Abgeltungssteuer bedarf Verbesserungen

Die geplante Abgeltungssteuer führt zu erheblicher Bürokratie, verschlechtert die Bedingungen für die private Altersvorsorge und führt zu einer Ungleichbehandlung vergleichbarer Anlageformen. Zu dieser Einschätzung kommt der BVI Bundesverband Investment und Asset Management. Damit die auch vom BVI grundsätzlich befürwortete Abgeltungssteuer ihre Ziele – Entlastung der Bürger, Finanzbehörden und depotführenden Stellen von bürokratischem Aufwand, höhere Akzeptanz der Besteuerung und damit Stärkung des Finanzplatzes Deutschland – erreicht, bedürfe es noch einiger Verbesserungen.

Die Investmentbranche fordert deshalb drei wesentliche Anpassungen: Erstens sollten Erträge aus Investmentfonds systemkonform besteuert werden, wenn sie ausgeschüttet werden oder der Anleger seine Investmentanteile veräußert. Würde an der jährlichen Besteuerung thesaurierender Investmentfonds und damit der Zuflussfiktion festgehalten werden, müssten zur Verhinderung einer Doppelbesteuerung die bereits vom Anleger jährlich versteuerten Erträge bei der Rückgabe von Fondsanteilen aus dem Veräußerungsgewinn herausgerechnet werden. So sieht es der Gesetzentwurf der Bundesregierung vor. Das hierfür erforderliche Verfahren würde zu einem enormen Bürokratieaufbau führen und den Vereinfachungseffekt der Abgeltungssteuer stark in Frage stellen, erklärt der BVI.
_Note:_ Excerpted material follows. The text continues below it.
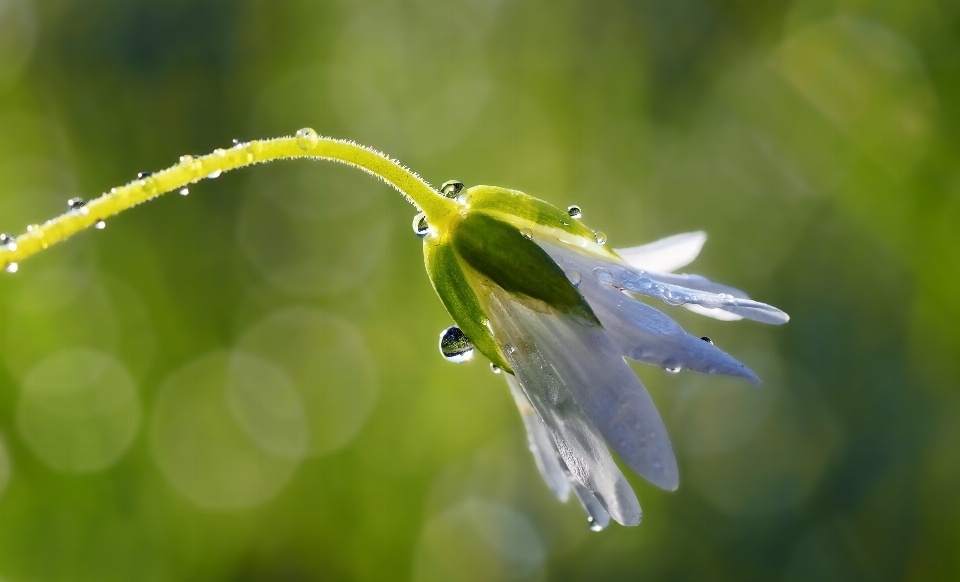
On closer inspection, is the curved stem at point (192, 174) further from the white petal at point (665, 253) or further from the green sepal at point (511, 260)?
the white petal at point (665, 253)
Zweitens müsste die Besteuerung langfristiger Veräußerungsgewinne gemildert werden, um der Geldentwertung und den Bedürfnissen der Bürger in Sachen Altersvorsorge Rechnung zu tragen. Die Folgen der Abgeltungssteuer für Vorsorgesparer macht die Investmentbranche an folgendem Beispiel deutlich: Bei einem Sparplan, bei dem der Vorsorgende 30 Jahre lang jeden Monat 100 Euro in Aktienfonds anlegt, kann der Sparer nach 30 Jahren durchschnittlich ein Endvermögen von rund 150.000 Euro erreichen. Bis lang bekam er diese Summe komplett ausgezahlt, in Zukunft müsse er auf den Wertzuwachs in Höhe von 114.000 Euro 25 Prozent Abgeltungssteuer zuzüglich Kirchensteuer und Solidaritätszuschlag zahlen. Ein Steuerbescheid von rund 32.000 Euro wäre die Folge. "Dies stellt eine erhebliche Beeinträchtigung der privaten Altersvorsorge dar und erschwert es, die wachsende Versorgungslücke zu schließen", sagt Stefan Seip, Hauptgeschäftsführer des BVI.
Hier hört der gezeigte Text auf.